● Complete the following
1. Using the blog post below about attending a Fleetwood Mac concert, answer the following:
(a) What did the writer's youngest son recently purchase?
(b) In which city and month will the concert take place?
(c) When was the Rumors album released?
2. In the blog post below about a Fleetwood Mac concert, recast the paragraph beginning "Finding common areas of interest" as a bulleted list that keeps its main facts.

● Reading passage

>>>

Saturday, November 29, 2014

Confessions of an Aging Father Part III: Do You Remember the Fleetwood Mac Concert?

My boys have repeatedly accused me of allowing my music tastes to get stuck somewhere in the ’80’s.  Of course I am not about to admit my state of guilt to them, but they are indeed correct.  I like classic rock music that is now thirty or even forty years old.  I was helping one of our 20 something’s at church move to a new apartment a few weeks ago.   When her ringtone blared out some unfamiliar, but no doubt contemporary tune I suggested that perhaps a song from Boston might be better.  Her response stopped me in my tracks.  I was shocked. I was stunned. She said…”Who is Boston?” I grabbed the side of the U-Haul truck to steady my balance. I turned pale. My hands suddenly felt clammy.  I couldn’t repeat her question. I was speechless.

As it turns out, my youngest son has embarked on a historical experience that will avert such questions coming out of his mouth.  He recently purchased a turntable. Yes, I mean the kind that plays vinyl albums.  He and his friends have started collecting albums. They are listening to James Taylor and Pink Floyd.  They are regular customers for Half-Price books now.  They are broadening their musical horizons. But it gets even better.

They invited me. Yes, they invited the old man. They invited the first person that held them they day they were born before being handed off to their mother.  They invited me to go with them to see Fleetwood Mac in concert in Oklahoma City in March.  And to top it off, this is going to be a Dutch-treat outing.  I was a freshman in high school when their Rumors album was released in February of 1977.  It is considered to be one of the best albums of all time.

Concert tickets are not selling at 1977 rates, so I hesitated at first.  How can I justify spending that kind of money traveling to Oklahoma City for a concert?  I quickly changed my mind.  It occurred me that there are some things you just do.  When your children invite you to attend a concert with music from your era, you don’t hesitate. You go. It is as simple as that.  It is their way of building a generational bridge. 
I suspect our concert outing will be one of those memories that will be talked about for years to come. “Do you remember when we went with dad to see Fleetwood Mac?”

Finding common areas of interest with your children in their late teens or early 20’s can be a challenge. I have been so fortunate to play in a fantasy football league organized by my sons for several years now.  When they are in town, we have to go eat one meal at The Firehouse Restaurant.  It was our dad/son eating establishment when they were in high school.  We usually make the trek to Ft. Worth to shop for deals at Half-Price Books, Academy Sports, and Ross Dress for Less. We play vicious, cut-throat games of Monopoly when the weather is cold. And of course we watch football together.  If you are a parent of young adult children, I urge you to not hesitate when you are invited.  Build those bridges. And allow them the opportunity to reciprocate. It is good for them and it is good for you too!

  I realize time is precious and relationships are priceless.  I am so very sensitive to my friends who would give anything to still have their children on this earth to so such things with. I take nothing for granted and feel grateful for every opportunity God gives me to be with my children.

<<<

● Dataset content

>>>

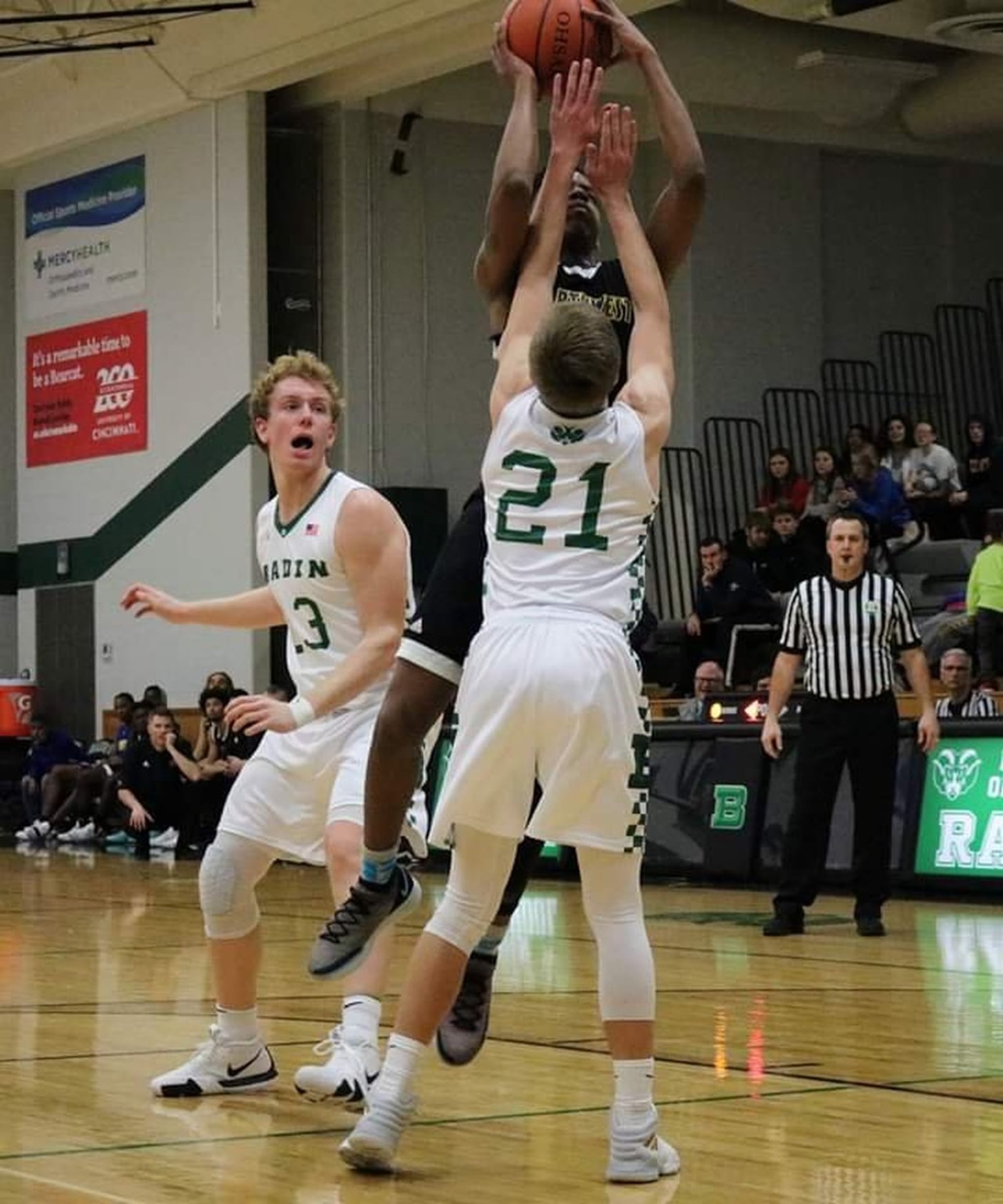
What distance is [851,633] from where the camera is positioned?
1072cm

<<<

● Results by task
1.
(a) A turntable.
(b) Oklahoma City, in March.
(c) February of 1977.

2.
- Finding common interests with children in their late teens or early 20's can be a challenge.
- For several years the writer has played in a fantasy football league organized by the sons.
- When the sons are in town, they must eat one meal at The Firehouse Restaurant, their dad/son eating place during the sons' high school years.
- They usually travel to Ft. Worth to shop for deals at Half-Price Books, Academy Sports, and Ross Dress for Less.
- They play cut-throat games of Monopoly in cold weather and watch football together.
- The writer urges parents of young adult children not to hesitate when invited, to build bridges, and to let their children reciprocate, since it benefits both.